[Records from a collection]
╔══

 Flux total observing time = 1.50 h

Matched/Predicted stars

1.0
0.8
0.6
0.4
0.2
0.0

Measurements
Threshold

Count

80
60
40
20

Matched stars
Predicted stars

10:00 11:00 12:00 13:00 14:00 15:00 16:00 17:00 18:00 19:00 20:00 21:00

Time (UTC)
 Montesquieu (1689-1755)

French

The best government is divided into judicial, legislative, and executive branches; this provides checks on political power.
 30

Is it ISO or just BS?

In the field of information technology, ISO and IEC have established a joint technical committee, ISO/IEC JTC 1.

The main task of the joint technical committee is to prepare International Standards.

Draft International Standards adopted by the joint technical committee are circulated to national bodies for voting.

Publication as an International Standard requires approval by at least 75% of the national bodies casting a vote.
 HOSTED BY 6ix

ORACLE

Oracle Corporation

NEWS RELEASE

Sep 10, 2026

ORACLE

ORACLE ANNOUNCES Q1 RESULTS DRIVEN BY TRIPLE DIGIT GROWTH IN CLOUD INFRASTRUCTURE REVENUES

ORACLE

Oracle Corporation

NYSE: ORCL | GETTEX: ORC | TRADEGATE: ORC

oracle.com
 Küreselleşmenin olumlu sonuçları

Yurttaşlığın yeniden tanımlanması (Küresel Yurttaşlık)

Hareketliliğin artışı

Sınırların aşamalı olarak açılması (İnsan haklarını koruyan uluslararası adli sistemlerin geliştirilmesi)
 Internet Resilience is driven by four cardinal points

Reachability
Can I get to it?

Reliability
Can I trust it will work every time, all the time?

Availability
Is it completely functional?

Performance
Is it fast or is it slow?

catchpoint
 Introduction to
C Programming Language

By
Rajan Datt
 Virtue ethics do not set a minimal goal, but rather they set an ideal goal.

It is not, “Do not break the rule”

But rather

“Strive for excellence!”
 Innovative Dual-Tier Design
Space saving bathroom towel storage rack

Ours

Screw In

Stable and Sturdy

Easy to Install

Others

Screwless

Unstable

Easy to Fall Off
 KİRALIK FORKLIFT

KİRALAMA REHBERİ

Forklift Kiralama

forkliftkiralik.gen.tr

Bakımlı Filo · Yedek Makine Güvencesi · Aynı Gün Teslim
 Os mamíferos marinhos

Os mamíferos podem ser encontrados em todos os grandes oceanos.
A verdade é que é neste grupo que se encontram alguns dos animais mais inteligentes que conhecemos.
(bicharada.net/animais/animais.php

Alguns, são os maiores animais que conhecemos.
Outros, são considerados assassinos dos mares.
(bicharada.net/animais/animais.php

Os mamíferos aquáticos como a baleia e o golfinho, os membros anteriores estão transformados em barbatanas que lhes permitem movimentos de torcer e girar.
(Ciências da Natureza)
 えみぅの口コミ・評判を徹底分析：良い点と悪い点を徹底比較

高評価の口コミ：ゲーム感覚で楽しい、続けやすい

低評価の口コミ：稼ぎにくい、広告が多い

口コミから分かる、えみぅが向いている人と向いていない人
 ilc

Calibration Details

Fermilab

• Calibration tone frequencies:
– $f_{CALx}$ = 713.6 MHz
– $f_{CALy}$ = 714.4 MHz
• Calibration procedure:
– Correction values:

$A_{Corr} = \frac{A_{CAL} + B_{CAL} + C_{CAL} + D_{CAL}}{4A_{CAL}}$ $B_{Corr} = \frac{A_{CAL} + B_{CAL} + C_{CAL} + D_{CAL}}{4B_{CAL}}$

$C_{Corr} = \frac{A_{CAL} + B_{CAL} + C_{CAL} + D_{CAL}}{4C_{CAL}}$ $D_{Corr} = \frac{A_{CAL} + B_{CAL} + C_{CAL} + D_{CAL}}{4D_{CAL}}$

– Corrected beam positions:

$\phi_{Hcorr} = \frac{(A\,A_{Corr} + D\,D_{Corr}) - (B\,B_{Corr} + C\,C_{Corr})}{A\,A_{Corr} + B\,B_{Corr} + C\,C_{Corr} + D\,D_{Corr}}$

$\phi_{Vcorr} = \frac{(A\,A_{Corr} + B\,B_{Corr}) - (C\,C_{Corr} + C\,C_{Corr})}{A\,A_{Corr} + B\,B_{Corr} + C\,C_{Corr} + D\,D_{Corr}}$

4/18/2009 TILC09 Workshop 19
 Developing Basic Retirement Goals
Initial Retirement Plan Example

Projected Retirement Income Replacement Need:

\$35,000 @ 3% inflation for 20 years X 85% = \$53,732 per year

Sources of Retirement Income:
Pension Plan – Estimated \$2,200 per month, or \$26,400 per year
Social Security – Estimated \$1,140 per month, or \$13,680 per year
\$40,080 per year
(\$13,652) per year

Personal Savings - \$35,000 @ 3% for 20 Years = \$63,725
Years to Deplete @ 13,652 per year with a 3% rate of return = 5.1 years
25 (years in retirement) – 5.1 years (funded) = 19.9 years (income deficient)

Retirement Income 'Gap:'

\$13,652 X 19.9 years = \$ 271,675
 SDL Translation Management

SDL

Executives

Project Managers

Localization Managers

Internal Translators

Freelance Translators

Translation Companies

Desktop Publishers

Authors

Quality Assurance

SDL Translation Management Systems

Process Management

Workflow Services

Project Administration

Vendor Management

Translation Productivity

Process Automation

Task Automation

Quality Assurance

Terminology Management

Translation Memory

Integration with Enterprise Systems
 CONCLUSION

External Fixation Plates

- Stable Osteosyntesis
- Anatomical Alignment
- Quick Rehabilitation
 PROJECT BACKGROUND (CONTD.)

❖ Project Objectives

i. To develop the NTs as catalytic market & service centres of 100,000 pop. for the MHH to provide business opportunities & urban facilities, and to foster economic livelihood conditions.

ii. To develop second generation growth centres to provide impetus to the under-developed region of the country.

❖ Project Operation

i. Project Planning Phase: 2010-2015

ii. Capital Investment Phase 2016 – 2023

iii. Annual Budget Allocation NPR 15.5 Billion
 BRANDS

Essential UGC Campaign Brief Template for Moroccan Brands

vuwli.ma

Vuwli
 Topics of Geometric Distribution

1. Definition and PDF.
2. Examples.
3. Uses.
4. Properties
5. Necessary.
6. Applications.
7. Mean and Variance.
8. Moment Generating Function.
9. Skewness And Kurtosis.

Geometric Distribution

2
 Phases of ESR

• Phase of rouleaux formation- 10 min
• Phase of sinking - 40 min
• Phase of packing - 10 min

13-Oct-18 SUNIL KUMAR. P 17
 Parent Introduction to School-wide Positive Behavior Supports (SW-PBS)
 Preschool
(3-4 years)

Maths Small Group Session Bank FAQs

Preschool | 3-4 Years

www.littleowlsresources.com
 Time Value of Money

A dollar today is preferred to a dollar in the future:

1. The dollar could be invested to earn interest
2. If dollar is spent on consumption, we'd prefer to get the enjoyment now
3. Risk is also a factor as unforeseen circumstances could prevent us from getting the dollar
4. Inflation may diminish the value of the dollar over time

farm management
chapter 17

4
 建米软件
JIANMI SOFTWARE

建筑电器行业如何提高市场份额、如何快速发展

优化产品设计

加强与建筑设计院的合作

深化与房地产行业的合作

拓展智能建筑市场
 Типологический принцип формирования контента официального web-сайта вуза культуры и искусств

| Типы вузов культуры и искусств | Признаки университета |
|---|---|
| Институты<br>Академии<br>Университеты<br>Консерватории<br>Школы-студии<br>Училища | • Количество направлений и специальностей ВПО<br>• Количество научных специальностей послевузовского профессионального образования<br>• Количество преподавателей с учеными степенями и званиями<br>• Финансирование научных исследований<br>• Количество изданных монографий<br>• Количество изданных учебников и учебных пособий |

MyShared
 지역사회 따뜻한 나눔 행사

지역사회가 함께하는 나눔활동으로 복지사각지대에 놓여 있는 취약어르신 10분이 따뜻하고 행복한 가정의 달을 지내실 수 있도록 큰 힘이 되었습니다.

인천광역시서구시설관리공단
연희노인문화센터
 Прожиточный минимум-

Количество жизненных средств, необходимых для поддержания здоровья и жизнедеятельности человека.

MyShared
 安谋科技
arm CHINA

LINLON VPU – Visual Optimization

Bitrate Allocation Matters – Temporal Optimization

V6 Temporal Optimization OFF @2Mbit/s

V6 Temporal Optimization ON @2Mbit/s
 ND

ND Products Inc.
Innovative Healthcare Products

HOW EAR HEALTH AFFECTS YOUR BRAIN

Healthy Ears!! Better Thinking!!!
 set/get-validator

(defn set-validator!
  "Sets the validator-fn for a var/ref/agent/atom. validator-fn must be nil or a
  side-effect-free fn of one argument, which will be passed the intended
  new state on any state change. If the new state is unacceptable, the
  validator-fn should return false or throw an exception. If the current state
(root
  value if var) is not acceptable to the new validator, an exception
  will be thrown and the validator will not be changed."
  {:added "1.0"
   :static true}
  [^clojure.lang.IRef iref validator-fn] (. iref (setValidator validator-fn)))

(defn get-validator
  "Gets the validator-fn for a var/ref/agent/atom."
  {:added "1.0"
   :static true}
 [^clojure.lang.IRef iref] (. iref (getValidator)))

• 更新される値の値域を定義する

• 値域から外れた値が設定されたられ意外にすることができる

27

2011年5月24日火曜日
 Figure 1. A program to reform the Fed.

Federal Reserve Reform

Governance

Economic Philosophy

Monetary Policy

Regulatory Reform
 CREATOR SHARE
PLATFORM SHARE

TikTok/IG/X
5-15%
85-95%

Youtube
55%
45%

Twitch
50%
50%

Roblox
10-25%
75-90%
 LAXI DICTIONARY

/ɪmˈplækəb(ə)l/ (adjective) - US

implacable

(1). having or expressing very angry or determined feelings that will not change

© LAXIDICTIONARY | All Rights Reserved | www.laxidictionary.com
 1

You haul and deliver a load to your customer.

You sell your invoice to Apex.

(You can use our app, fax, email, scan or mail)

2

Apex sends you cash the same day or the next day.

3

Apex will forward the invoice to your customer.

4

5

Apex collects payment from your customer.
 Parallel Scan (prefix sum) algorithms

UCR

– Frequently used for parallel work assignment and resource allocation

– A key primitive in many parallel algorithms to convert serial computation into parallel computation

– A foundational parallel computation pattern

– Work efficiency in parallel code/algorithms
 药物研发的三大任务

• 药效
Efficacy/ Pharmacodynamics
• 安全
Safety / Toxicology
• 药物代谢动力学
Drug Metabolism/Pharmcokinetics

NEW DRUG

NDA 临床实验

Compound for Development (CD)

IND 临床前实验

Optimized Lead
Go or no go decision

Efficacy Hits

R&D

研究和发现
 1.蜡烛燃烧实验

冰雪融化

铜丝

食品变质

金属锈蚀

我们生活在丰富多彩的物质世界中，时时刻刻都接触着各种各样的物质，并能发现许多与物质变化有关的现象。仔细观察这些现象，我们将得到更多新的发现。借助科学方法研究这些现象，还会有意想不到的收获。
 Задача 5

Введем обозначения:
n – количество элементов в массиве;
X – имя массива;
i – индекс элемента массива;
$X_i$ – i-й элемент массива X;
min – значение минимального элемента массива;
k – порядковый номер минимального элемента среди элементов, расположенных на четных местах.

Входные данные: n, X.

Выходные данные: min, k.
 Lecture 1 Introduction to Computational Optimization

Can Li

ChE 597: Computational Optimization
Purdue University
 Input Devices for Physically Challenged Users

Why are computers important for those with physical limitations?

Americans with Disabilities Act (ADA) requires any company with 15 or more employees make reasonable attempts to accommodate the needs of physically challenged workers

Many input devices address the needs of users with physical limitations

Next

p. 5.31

╚══

Requirement -
Copy out the range of lines above starting at the line with "Calibration Details" and ending at the line with "External Fixation Plates", exactly and including both.

Exercise response -
Calibration Details

Fermilab

• Calibration tone frequencies:
– $f_{CALx}$ = 713.6 MHz
– $f_{CALy}$ = 714.4 MHz
• Calibration procedure:
– Correction values:

$A_{Corr} = \frac{A_{CAL} + B_{CAL} + C_{CAL} + D_{CAL}}{4A_{CAL}}$ $B_{Corr} = \frac{A_{CAL} + B_{CAL} + C_{CAL} + D_{CAL}}{4B_{CAL}}$

$C_{Corr} = \frac{A_{CAL} + B_{CAL} + C_{CAL} + D_{CAL}}{4C_{CAL}}$ $D_{Corr} = \frac{A_{CAL} + B_{CAL} + C_{CAL} + D_{CAL}}{4D_{CAL}}$

– Corrected beam positions:

$\phi_{Hcorr} = \frac{(A\,A_{Corr} + D\,D_{Corr}) - (B\,B_{Corr} + C\,C_{Corr})}{A\,A_{Corr} + B\,B_{Corr} + C\,C_{Corr} + D\,D_{Corr}}$

$\phi_{Vcorr} = \frac{(A\,A_{Corr} + B\,B_{Corr}) - (C\,C_{Corr} + C\,C_{Corr})}{A\,A_{Corr} + B\,B_{Corr} + C\,C_{Corr} + D\,D_{Corr}}$

4/18/2009 TILC09 Workshop 19
 Developing Basic Retirement Goals
Initial Retirement Plan Example

Projected Retirement Income Replacement Need:

\$35,000 @ 3% inflation for 20 years X 85% = \$53,732 per year

Sources of Retirement Income:
Pension Plan – Estimated \$2,200 per month, or \$26,400 per year
Social Security – Estimated \$1,140 per month, or \$13,680 per year
\$40,080 per year
(\$13,652) per year

Personal Savings - \$35,000 @ 3% for 20 Years = \$63,725
Years to Deplete @ 13,652 per year with a 3% rate of return = 5.1 years
25 (years in retirement) – 5.1 years (funded) = 19.9 years (income deficient)

Retirement Income 'Gap:'

\$13,652 X 19.9 years = \$ 271,675
 SDL Translation Management

SDL

Executives

Project Managers

Localization Managers

Internal Translators

Freelance Translators

Translation Companies

Desktop Publishers

Authors

Quality Assurance

SDL Translation Management Systems

Process Management

Workflow Services

Project Administration

Vendor Management

Translation Productivity

Process Automation

Task Automation

Quality Assurance

Terminology Management

Translation Memory

Integration with Enterprise Systems
 CONCLUSION

External Fixation Plates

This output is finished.